Realizing and accepting that my ex hb was what he was and not only was he not going to change but it wasn't fair to ask him to was life changing for me. I realized we were incompatible and my anger disappeared.

Not that I didn't have my moments, but for the most part I accepted that he didn't do anything out of malice.

Trying to force an incompatible relationship to work is akin to forcing a square peg into a round hole.

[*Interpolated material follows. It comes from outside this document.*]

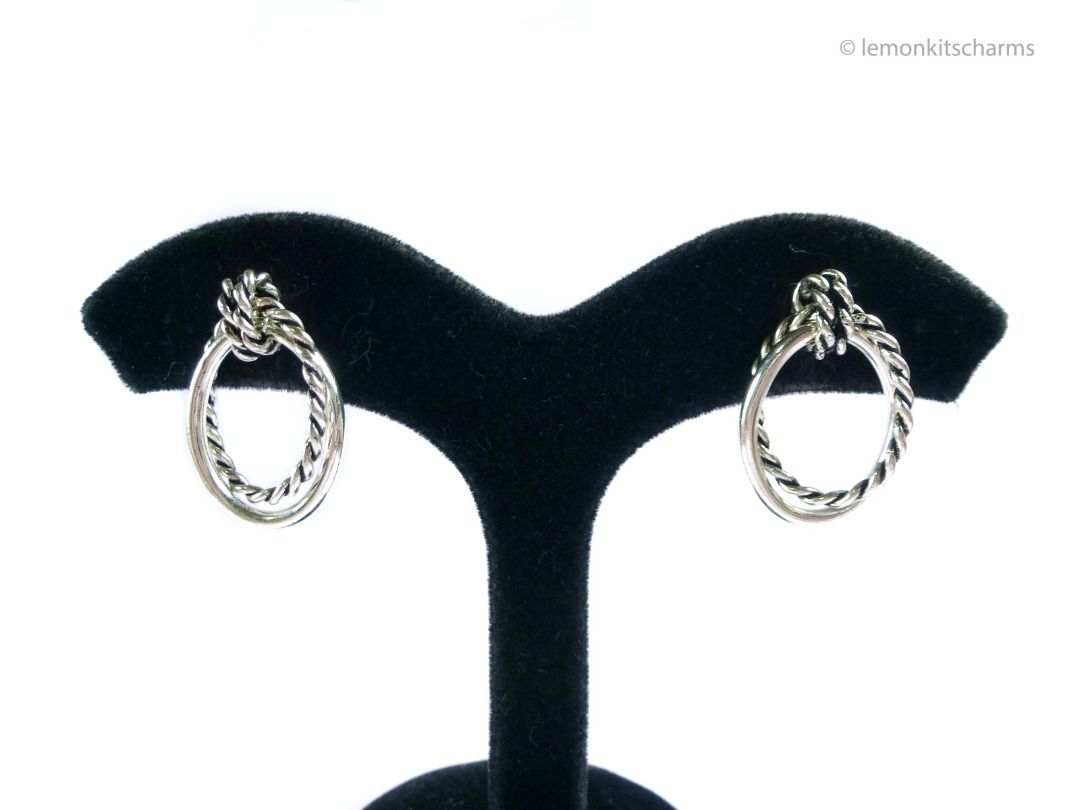 Vintage 1990s Silvertone Roped Doorknocker Pierced Earrings, er2691-ci (Category: Earrings) located in Singapore. Submitted by lemonkitscharms (Listing ID 1380134505, Image 2). Description: Vintage 1990s - Y2K Silvertone Roped Doorknocker Styled Earrings, for pierced ears. Clutches are new. Very good condition. Double interlooping oval rings with roped design. Price excludes postage. Check my profile for postage rates. Size: 26 x 17mm - Sorry NO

People not only don't change.....they usually can't. Find someone who works with you just as they are.


----------



## TXTrini

This was a very sad read for me, but so true.


----------



## Casual Observer

Deejo said:


> I only throw'em up if I think they are worthwhile. In light of the simple fact that many of our struggles revolve around issues or incompatibilities with our partners ... family, friends or colleagues, I thought this was a good read.
> 
> No, you cant' make a person change


My key takeaway was that you can't make people change; they have to want to change. In my wife's case, she wants to get better without having to change. She doesn't want anything to do with something that causes her to have to retrace her steps and figure out the why. That's really tough for me to get past. She will agree to not do something (for a while), but since she won't agree to recognize the reasons it's bad. So after a couple of days, she's back to where she started. Because she cannot, will not, examine the thinking that gets her to where she is. 

It's not enough to do the right thing. You have to accept why it was wrong to do the wrong thing.

Why is important.


----------



## Marc878

Change.

Every time I here that word I cringe.

I've managed as many as 750 over multiple departments over the years and what I've seen is if the have a character flaw. Selfish, lazy, dishonest, etc they maybe able to manage or control it (I don't consider that change) but to actually change that? I've never seen it. Not saying it can't happen but....

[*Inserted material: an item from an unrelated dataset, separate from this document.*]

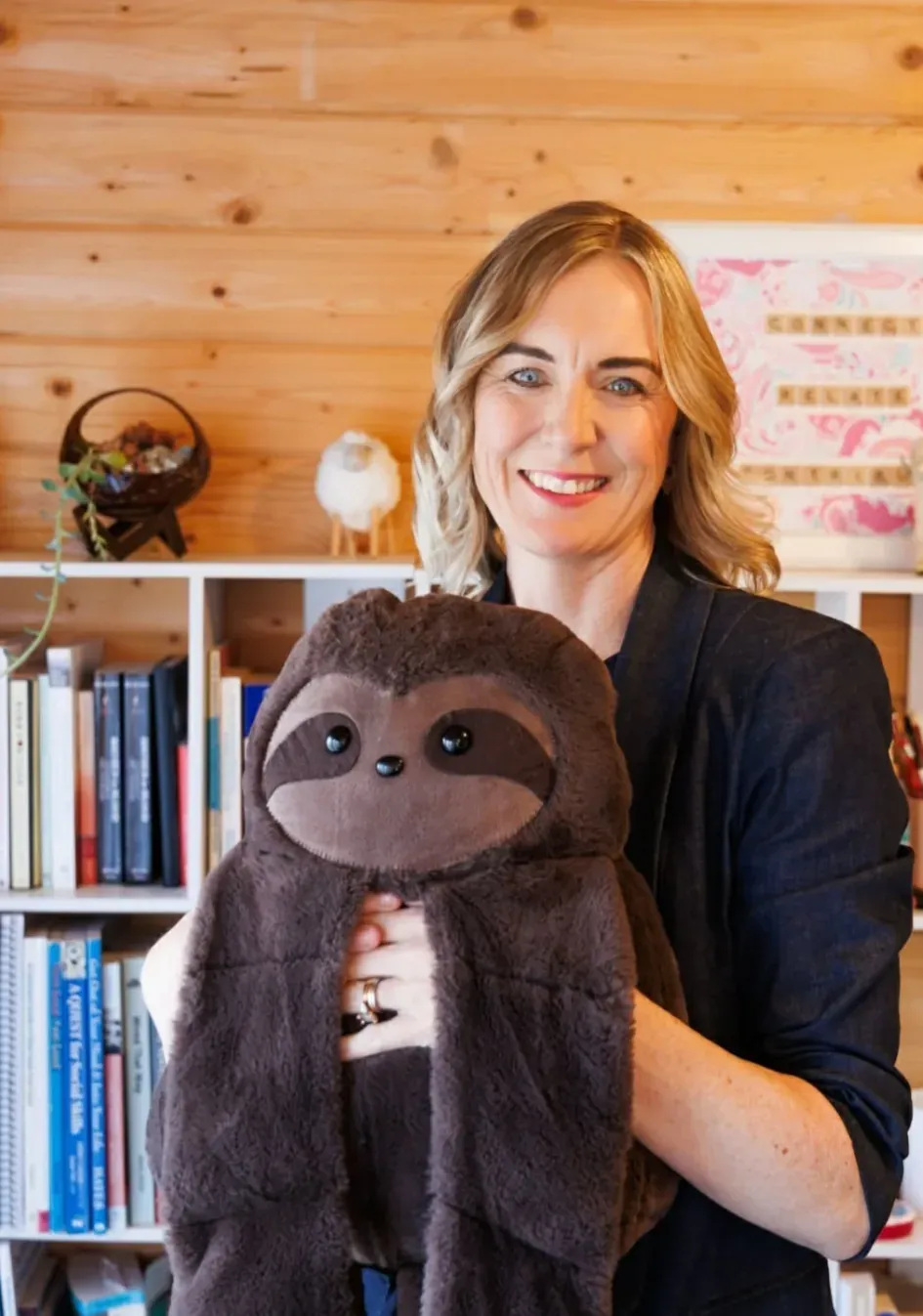Emily Baird holding a large soft sloth toy in her practice room.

An alcoholic may never take another drink but he's still an alcoholic.

To many see what they want to see and end up with repeated behavior.


----------



## Casual Observer

Marc878 said:


> Change.
> 
> Every time I here that word I cringe.
> 
> I've managed as many as 750 over multiple departments over the years and what I've seen is if the have a character flaw. Selfish, lazy, dishonest, etc they maybe able to manage or control it (I don't consider that change) but to actually change that? I've never seen it. Not saying it can't happen but....
> 
> An alcoholic may never take another drink but he's still an alcoholic.
> 
> To many see what they want to see and end up with repeated behavior.


So you don't think there is value in looking at what created the discordant values and asking oneself if that was the only lesson/direction to be learned/created from that event or circumstance? I think, if people see other options that could have been taken, given the same circumstances, perhaps they might at least bend a little in their thinking. 

If things didn't have to turn out a certain way, they don't have to continue turning out that certain way *IF* you can believe in alternatives. If you just think life throws things at you and your fate is determined by what's thrown instead of how you react, then no. Nothing will change. Ever.


----------



## Marc878

Casual Observer said:


> So you don't think there is value in looking at what created the discordant values and asking oneself if that was the only lesson/direction to be learned/created from that event or circumstance? I think, if people see other options that could have been taken, given the same circumstances, perhaps they might at least bend a little in their thinking.
> 
> If things
> didn't have to turn out a certain way, they don't have to continue turning out that certain way *IF* you can believe in alternatives. If you just think life throws things at you and your fate is determined by what's thrown instead of how you react, then no. Nothing will change. Ever.


What you are talking about is not core behavior. For example: you can learn to listen or communicate better, take over more duties around the hous, help out more, etc.


----------



## cc48kel

True.. BUT I think if they want to change they will but often won't. We are in counseling (again) and treatment for his aniexty/anger issues was given (meds). He has refused so he doesn't care to 'change' for our marriage. That's sad.


----------